На этом заканчивалась директива СНБ 20/1, которая вызвала неистовый восторг Белого дома и легла в основу американской политики в отношении Советского Союза. Во многом и очень многом, даже в нумерации, она сходилась с директивой № 21, отданной примерно за восемь лет до этого Гитлером о плане «Барбаросса»…
Впрочем, вопрос о приоритете геноцида в отношении тех, кто считается противником, не так прост. Директива СНБ 20/1 полностью соответствовала американской традиции ведения войны, которой восхищался не кто иной, как Гитлер. В его новейшей биографии, написанной американским историком Дж. Толандом, сказано: «Гитлер утверждал, что свои идеи создания концентрационных лагерей и целесообразности геноцида он почерпнул из изучения истории… США. Он восхищался, что… в свое время на Диком Западе были созданы лагеря для индейцев. Перед своими приближенными он часто восхвалял эффективность американской техники физического истребления – голодом и навязыванием борьбы в условиях неравенства сил» [49]. Журнал «Ньюсуик» восхвалил эту книгу как «первую работу, которую должен прочитать каждый, интересующийся Гитлером… В ней сообщается много нового», а автор был удостоен в США премии Пулитцера. Вот и учтем это «новое»!
Соединенные Штаты в 1948 году брали курс на развязывание агрессивной войны против Советского Союза в самом ближайшем будущем. Непосредственные задачи военного планирования потребовали изложения описанного документа лаконичным языком, дабы довести его в качестве руководства до сведения командования вооруженных сил. Это взяли на себя члены Совета национальной безопасности: вице-президент СНБ А. Баркли, государственный секретарь Дж. Маршалл, министр обороны Дж. Форрестол, военный министр К. Ройал, министр военно-морского флота Д. Салливан, министр авиации С. Саймингтон, директор ЦРУ контр-адмирал Р. Хилленкоттер, директор управления национальных ресурсов Д. Стилмен и исполнительный секретарь СНБ адмирал С. Соуэрс [50].

→ ИСХОДНЫЕ ДАННЫЕ:
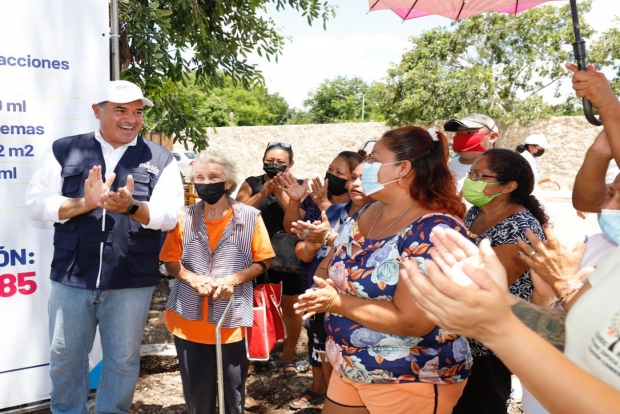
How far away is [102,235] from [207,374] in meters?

→ ЗАДАНИЕ:
Перепишите часть отрывка о директиве СНБ 20/1, начиная со слов «Соединенные Штаты в» и заканчивая словами «С. Соуэрс [50].», заменив «Соединенные Штаты» на «США».

→ ОБРАЗЕЦ ОТВЕТА:
США в 1948 году брали курс на развязывание агрессивной войны против Советского Союза в самом ближайшем будущем. Непосредственные задачи военного планирования потребовали изложения описанного документа лаконичным языком, дабы довести его в качестве руководства до сведения командования вооруженных сил. Это взяли на себя члены Совета национальной безопасности: вице-президент СНБ А. Баркли, государственный секретарь Дж. Маршалл, министр обороны Дж. Форрестол, военный министр К. Ройал, министр военно-морского флота Д. Салливан, министр авиации С. Саймингтон, директор ЦРУ контр-адмирал Р. Хилленкоттер, директор управления национальных ресурсов Д. Стилмен и исполнительный секретарь СНБ адмирал С. Соуэрс [50].